Les plus anciens se souviennent de la guerre de communication sur la qualité de service et la couverture des réseaux mobiles sur la 3G. Tous les opérateurs revendiquaient alors la première place sur tel ou tel critères. Est-on en train d’assister à la même chose sur la 5G ? En tout cas, les conditions sont réunies avec une offensive médiatique de Free Mobile qui clame la place de premier en nombre de sites et vise une couverture de 80% de la population à la fin 2021. Le dernier observatoire de l’ARCEP sur le déploiement de la 5G montre effectivement que l’opérateur dispose de 8798 sites ouverts commercialement. Loin devant Bouygues Telecom (2840), Orange (1528) et SFR (1417).

Cet instantané est néanmoins à relativiser quand on se penche dans le détail sur les fréquences utilisées pour la 5G. En effet, tous les opérateurs ne sont pas logés à la même enseigne, enfin surtout à la même fréquence. Explications : Free Mobile s’appuie sur la bande de fréquences de 700 MHz utilisée pour la 4G. L’opérateur a obtenu l’autorisation de réutiliser cette fréquence pour la 5G, ce que l’on nomme dans le jargon telecom du refarming. Tout bénéfice pour Free Mobile qui dispose de beaucoup d’antennes compatibles. Cette fréquence, issue de la TNT, a la particularité d’avoir une grande portée et une bonne pénétration dans les bâtiments, mais avec un débit en retrait en utilisation 5G.   

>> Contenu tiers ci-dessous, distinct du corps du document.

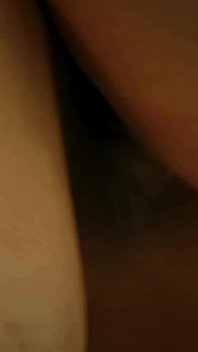 Tori Black Es Follada Todas Las Mañanas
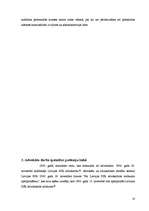 Referāts 'Advokatūras attīstība', 17.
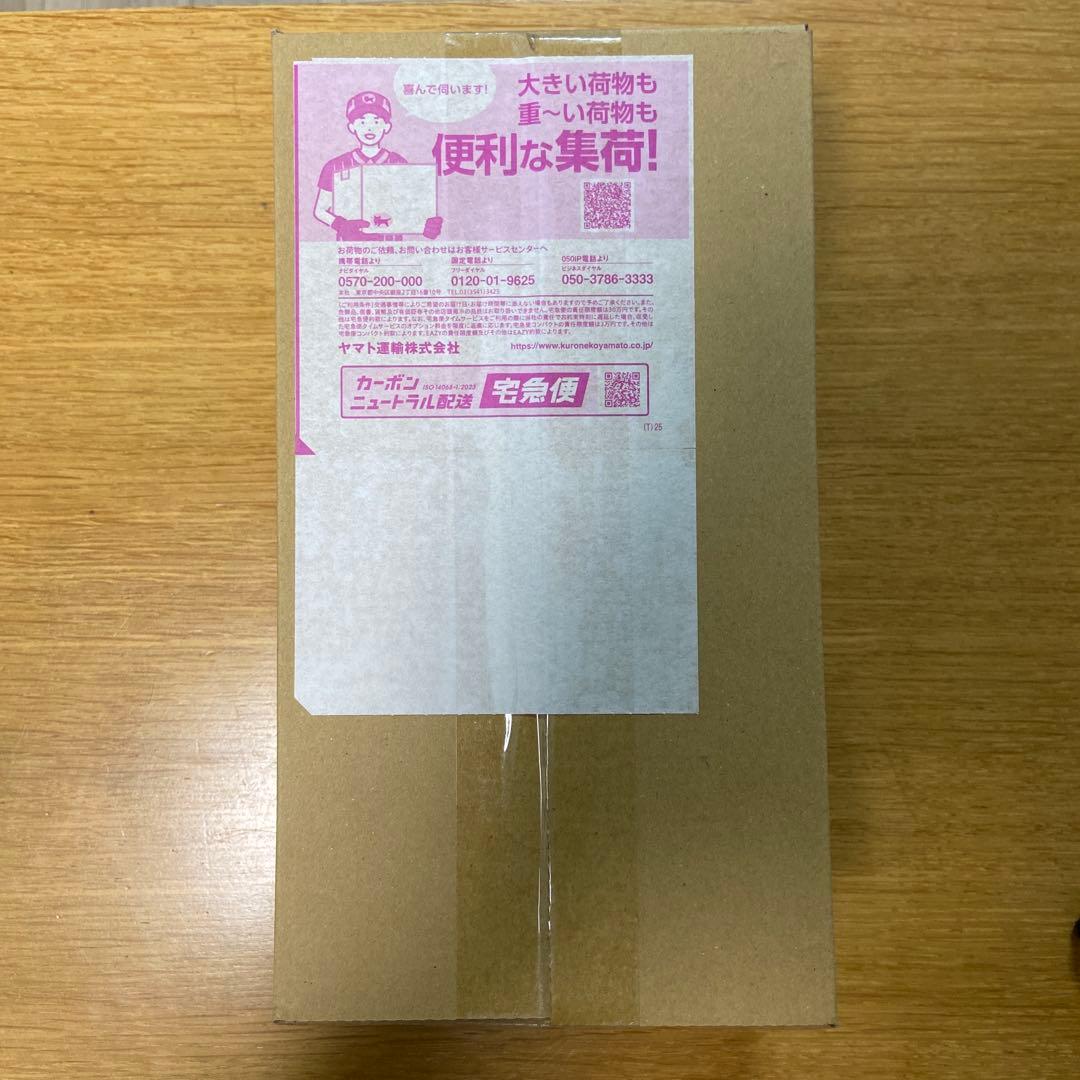 スペシャルボックス　ヒロシマ　ポケモンカードゲーム　未開封品　当選品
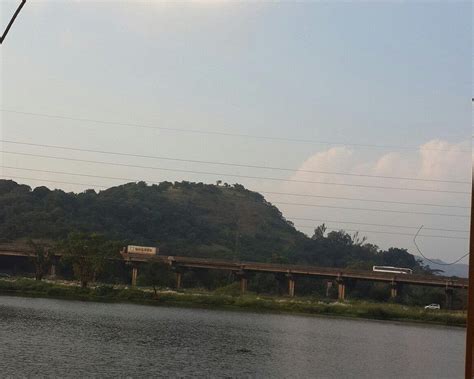 THE 10 BEST Parks & Nature Attractions in Lonavala (Updated 2025)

Une couverture encore très parsemée

Or pour les autres opérateurs, la « véritable » 5G se situe sur la bande des 3,5 GHz et offre un meilleur débit. Et sur ce point, Orange vire en tête sur le nombre de points hauts activés commercialement (1241), suivi de Free Mobile (1007). Bouygues Telecom et SFR sont pour l’instant loin derrière avec seulement 628 sites ouverts pour le premier et 558 pour le second. On se souvient que les deux opérateurs ont été obligés par le Gouvernement dans le cadre de la loi anti-Huawei de retirer plusieurs antennes (environ 3000 pour Bouygues Telecom et plusieurs milliers pour SFR). Un obstacle dans la course au déploiement, sans aucun doute.

En se basant sur la bande de fréquences 3,5 GHz, la couverture 5G reste très clairsemée. (Crédit Photo: Arcep)

Derrière cette bataille de spectre et de communication, les cartes de déploiements dévoilées par l’Arcep montrent que la mise en route de la 5G est encore balbutiante. En se basant sur les sites en 3,5 GHz, on constate que les opérateurs se concentrent sur les grandes agglomérations (Paris, Marseille, Lyon, etc.). Pour mémoire, certaines municipalités avaient lancé des moratoires sur le lancement de la 5G sur leur territoire. La mairie de Paris n'a autorisé que récemment l’ouverture du réseau. Lille était toujours sous le coup d’un moratoire, mais cela n’a pas empêché les opérateurs de déployer leurs réseaux dans la capitale du Nord. Si pour la partie grand public, l’ouverture du réseau 5G se fera progressivement, les opérateurs communiquent de plus en plus sur les aspects professionnels avec plusieurs initiatives comme le port du Havre avec Orange ou Bouygues Construction sur les chantiers avec Bouygues Telecom.